L’imposition minimale des grands groupes d’entreprises
La LF 2024 officialise la mise en place d’un impôt sur les bénéfices sur la base d’un taux d’imposition minimal de 15 % pour les groupes d’entreprises dont le chiffre d’affaires consolidé est supérieur à 750 millions d’€.
Cet impôt complémentaire devra en principe être versé par l’entité mère ultime du groupe, dans son Etat de résidence selon la règle d’inclusion du revenu. Mais il est prévu que les Etats puissent décider de créer un impôt complémentaire national afin de collecter eux-mêmes cet impôt au titre des entités constitutives établies sur leur territoire.
Ces nouvelles dispositions s’appliquent aux exercices ouverts à compter du 31 décembre 2023, à l’exception de la règle sur les bénéfices insuffisamment imposés dont l’application serait reportée aux exercices ouverts à compter du 31 décembre 2024.
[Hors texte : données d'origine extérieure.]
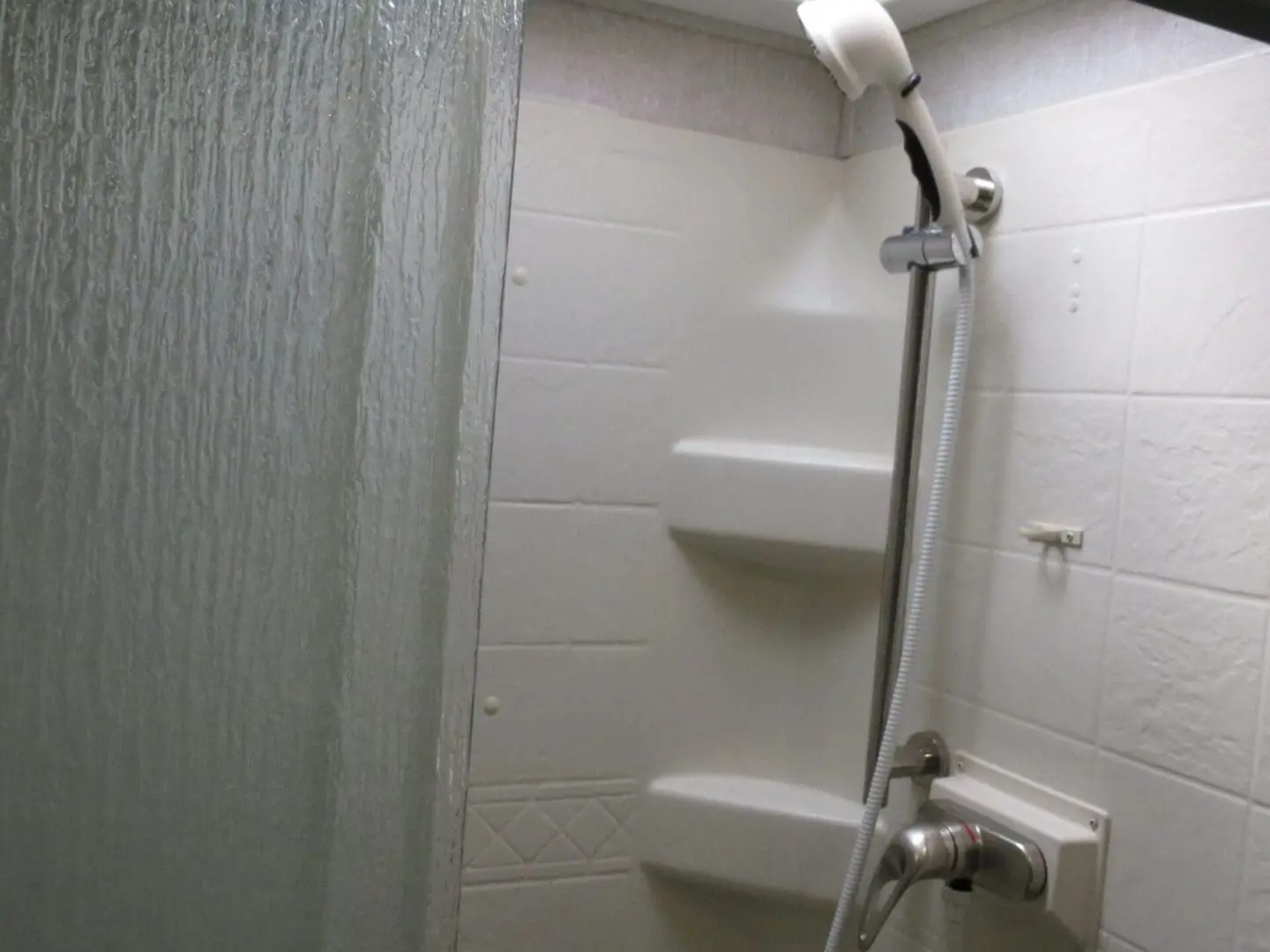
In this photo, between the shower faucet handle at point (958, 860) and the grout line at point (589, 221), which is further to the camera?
the grout line at point (589, 221)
Des précisions seront apportées en ce qui concerne les obligations déclaratives pour cet impôt minimum, ainsi que pour les modalités pratiques qui présideront à son recouvrement et à son contrôle.
Un crédit d’impôt au titre des investissements dans l’industrie verte
Sous le sigle un peu novateur « C3IV », ce dispositif d’optimisation fiscale concernera les entreprises qui engageront sur le territoire national des dépenses d’investissement en lien avec des activités contribuant à la production de batteries, de panneaux photovoltaïques, d’éoliennes et de pompes à chaleur.
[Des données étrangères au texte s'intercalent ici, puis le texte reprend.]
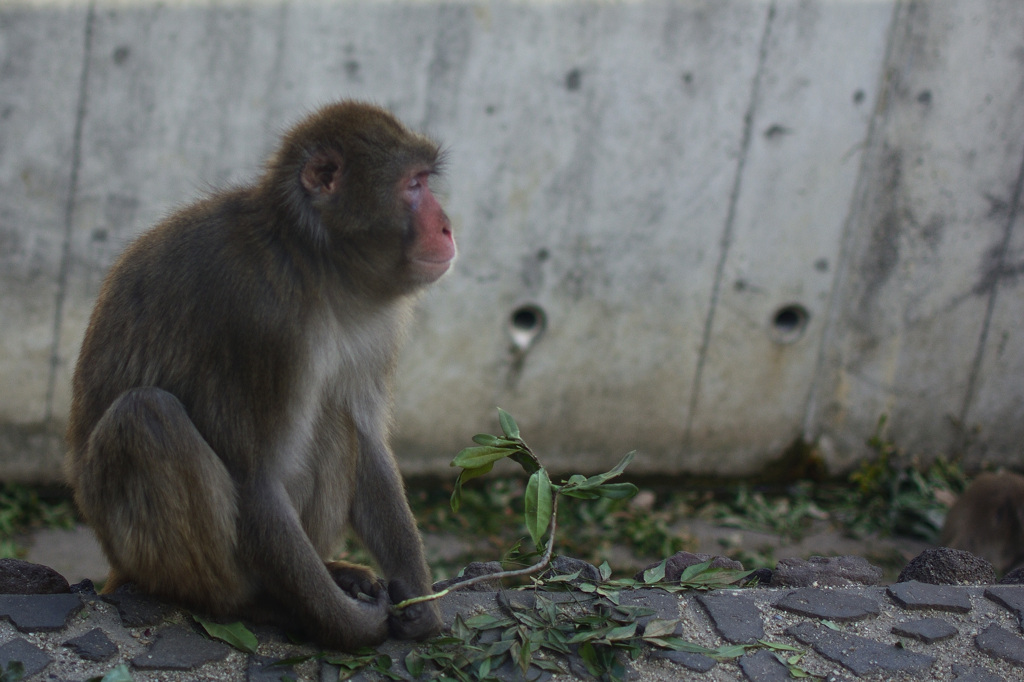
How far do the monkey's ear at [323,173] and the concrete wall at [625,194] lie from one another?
2.35 metres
Le taux du crédit d’impôt fixé à 20 % sera porté à 25 % pour les investissements réalisés dans une zone à finalité régionale (ZAFR) ou à 40 % pour ceux effectués dans les régions ultrapériphériques (RUP). Ces différents taux seraient majorés de 10 % pour les moyennes entreprises et de 20 % pour les petites entreprises.
En principe, le montant maximal de l’aide sera de 150 millions d’€, relevé respectivement à 200 millions d’€ ou à 350 millions d’€ pour les investissements réalisés dans des ZAFR ou des RUP.
Le crédit d’impôt, calculé sur la base des dépenses éligibles exposées au titre de chaque exercice sera imputable sur l’impôt sur les sociétés ou l’impôt sur le revenu. L’excédent éventuel de l’avantage fiscal sera susceptible d’être restitué directement à l’entreprise.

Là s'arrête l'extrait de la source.